Lest anyone think that public transport will forever remain "someone else's journey to work," increasingly, drivers are going to be coaxed out of their cars as the council slowly closes off "rat runs".

"Until now, people living along QBC routes have been able to find alternative routes if the main road is restricted. With the next band of QBCs these alternative routes will be restricted or closed off.

"The congestion for people trying to drive to work along QBCs is going to get much, much worse and motorists will have to make a sharp decision to get out of their cars," he says.

"I think the vast majority of people can and will be persuaded to change. But there comes a time when coercion is required and if that time comes I don't have a problem doing what is required."

A timescale for the introduction of the QBCs is difficult to predict because of the time required for the consultation phase of each project.

Mr Phillips says that while Government ministers are fully supportive of the plan, local politicians have other considerations. In Dún Laoghaire-Rathdown, the council is happy for a bus corridor to be built, but is refusing to allow it to open until Dublin Bus is given additional buses for the route.

As QBCs become more common and alternative routes are restricted, the chorus for cars with three or more occupants to be allowed use them will grow.

This is not an option, at least not in the next five to 10 years, according to Mr Phillips.

"I am open-minded, but in the foreseeable future I would not see them using bus lanes. If buses are arriving every two to three minutes, the priority is with the buses."

This said, Mr Phillips accepts that the city will always have to cater for a large number of cars, from staff, to business people and tourists, car access, and parking across the city for these people will remain crucial. At the moment there are around 40,000 parking spaces associated with offices in the capital.

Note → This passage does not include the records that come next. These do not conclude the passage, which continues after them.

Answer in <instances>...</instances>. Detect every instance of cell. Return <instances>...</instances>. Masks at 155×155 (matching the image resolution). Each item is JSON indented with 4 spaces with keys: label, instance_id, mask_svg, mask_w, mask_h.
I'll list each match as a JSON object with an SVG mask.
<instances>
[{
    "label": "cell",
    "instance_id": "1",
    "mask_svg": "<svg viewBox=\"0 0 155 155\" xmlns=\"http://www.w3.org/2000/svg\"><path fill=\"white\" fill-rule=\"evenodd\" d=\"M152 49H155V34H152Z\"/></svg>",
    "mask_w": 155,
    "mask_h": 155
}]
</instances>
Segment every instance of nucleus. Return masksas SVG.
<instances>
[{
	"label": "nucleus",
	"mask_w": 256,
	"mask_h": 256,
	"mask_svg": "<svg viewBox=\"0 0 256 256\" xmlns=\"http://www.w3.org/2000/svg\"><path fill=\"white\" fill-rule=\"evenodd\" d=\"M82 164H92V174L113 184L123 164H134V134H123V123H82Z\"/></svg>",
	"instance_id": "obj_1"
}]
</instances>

However, frustratingly for the business community, who estimate congestion in the capital costs up to €2 billion a year, the proposed measures will only produce incremental changes over the next five to six years, with more dramatic reductions dependent on the proposed rail projects. Mr Phillips accepts this and that congestion is going to remain a fact of life for car commuters in Dublin.

One measure Mr Phillips hopes will have an immediate impact on the quality of life of people living and working in the city is the implementation of the HGV strategy.

"The Port Tunnel opening is going to have a major impact and it is the first step in the strategy. In another three years, when the M50 upgrade is complete we will be further restricting entry into the city. Then you can start to move to increased pedestrianisation and improved public transport, to a different type of city."

This year Dublin City Council allocated €32 million to traffic projects with €8.5 million spent on parking enforcement and €7.5 million given to a traffic light management system.

One of the key improvements required in Dublin is joined-up management to integrate the needs of the different public transport providers. The expensive, delayed and as yet not available integrated ticketing system is an example of the need for just such an agency.

The blueprint of this agency is contained within an as yet unpublished report on the Minister for Transport's desk. Prof Margaret O'Mahoney, director of the Centre for Transport Research at Trinity College, submitted this report to the proposed Dublin Transport Authority earlier this year. Mr Phillips says he knows nothing of the ideas within the report and is working on those projects in Transport 21 he has been instructed to implement.

"I have no idea where responsibility will lie, and what role the traffic department here will have. I can only await what comes out of the report."